If the axis is given, for example, using axis = 0 for 4 threads: TH_0 TH_2 TH_1 TH_3 This means the tensor is only distributed to threads in axis = 0, i.e., threads 0 and 1. Threads 2 and 3 gets the same tile as 0 and 1, respectively. This is useful when threads load same vectors from a row in A matrix and some threads share the same vector.

vectorize

vectorize[*vector_shape: Int](self) -> LayoutTensor[dtype, coalesce(_compute_tile_layout[*::Int]().__getitem__(1), True), coalesce(_compute_tile_layout[*::Int]().__getitem__(1), True).rank(), address_space=address_space, element_layout=_divide_tiles[*::Int]().__getitem__(0), masked=masked]

__compute_slice_layout

static __compute_slice_layout(d0_slice: Slice, d1_slice: Slice) -> Layout

static __compute_slice_layout(slice_0: Slice, slice_1: Slice, slice_0_axis: Int, slice_1_axis: Int) -> Layout

static __compute_slice_layout(slice_0: Slice, slice_0_axis: Int) -> Layout

slice

slice[d0_slice: Slice, d1_slice: Slice](self) -> LayoutTensor[dtype, __compute_slice_layout(d0_slice, d1_slice), __compute_slice_layout(d0_slice, d1_slice).rank(), address_space=address_space, element_layout=element_layout]

slice[d0_slice: Slice, d1_slice: Slice, slice_indices: IndexList[2], __offset_dims: Int = rank.__sub__(2)](self, offsets: IndexList[__offset_dims]) -> LayoutTensor[dtype, __compute_slice_layout(d0_slice, d1_slice, slice_indices.__getitem__[::Indexer](0), slice_indices.__getitem__[::Indexer](1)), __compute_slice_layout(d0_slice, d1_slice, slice_indices.__getitem__[::Indexer](0), slice_indices.__getitem__[::Indexer](1)).rank(), address_space=address_space, element_layout=element_layout]

slice_1d

slice_1d[d0_slice: Slice, slice_indices: IndexList[1], __offset_dims: Int = rank.__sub__(1)](self, offsets: IndexList[__offset_dims]) -> LayoutTensor[dtype, __compute_slice_layout(d0_slice, slice_indices.__getitem__[::Indexer](0)), __compute_slice_layout(d0_slice, slice_indices.__getitem__[::Indexer](0)).rank(), address_space=address_space, element_layout=element_layout]

transpose

transpose[M: Int = shape[::Int](), N: Int = shape[::Int]()](self) -> LayoutTensor[dtype, composition(layout, __init__[::Origin[{False}],::Origin[{False}]](IntTuple(N, M), IntTuple(M, 1))), composition(layout, __init__[::Origin[{False}],::Origin[{False}]](IntTuple(N, M), IntTuple(M, 1))).rank(), address_space=address_space, element_layout=element_layout]

reshape

reshape[dst_layout: Layout](self) -> LayoutTensor[dtype, dst_layout, dst_layout.rank(), address_space=address_space, element_layout=element_layout, masked=masked]

composition

composition[rhs_layout: Layout, dst_layout: Layout = composition(layout, $0)](self) -> LayoutTensor[dtype, dst_layout, dst_layout.rank(), address_space=address_space, element_layout=element_layout]

distance

distance[_uint_dtype: DType = uint32 if address_space.__eq__(3) else uint64](self, addr: UnsafePointer[SIMD[dtype, 1], address_space=address_space]) -> SIMD[_uint_dtype, 1]

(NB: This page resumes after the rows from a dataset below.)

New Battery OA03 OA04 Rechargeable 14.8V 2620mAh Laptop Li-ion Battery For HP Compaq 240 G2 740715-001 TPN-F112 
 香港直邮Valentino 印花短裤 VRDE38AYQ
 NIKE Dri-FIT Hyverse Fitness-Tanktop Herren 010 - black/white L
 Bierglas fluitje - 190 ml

Returns the distance from the input address.

distance[_layout: Layout, _uint_dtype: DType = _get_unsigned_type($0, address_space)](self, src: LayoutTensor[dtype, _layout, _layout.rank(), address_space=address_space]) -> SIMD[_uint_dtype, 1]

Returns the distance from the input address.

__get_element_idx

__get_element_idx[elem_i: Int](self) -> Int

copy_from

copy_from(self, other: LayoutTensor[dtype, layout, rank, address_space=address_space, element_layout=element_layout, layout_bitwidth=layout_bitwidth, masked=masked, alignment=alignment])

copy_from_async

copy_from_async[is_masked: Bool = False, swizzle: OptionalReg[Swizzle] = OptionalReg(None), fill: Fill = 0, eviction_policy: CacheEviction = 0](self, src: LayoutTensor[dtype, layout, rank, address_space=address_space, element_layout=element_layout, layout_bitwidth=layout_bitwidth, masked=masked, alignment=alignment], src_idx_bound: SIMD[_get_index_type(layout, address_space), 1] = SIMD(0), base_offset: SIMD[_get_unsigned_type(layout, address_space), 1] = SIMD(0))

fill

fill(self, val: SIMD[dtype, 1]) -> Self

__str__

__str__(self) -> String

write_to

write_to[W: Writer](self, mut writer: W)

Format 2D tensor in 2D, otherwise print all values in column major coordinate order.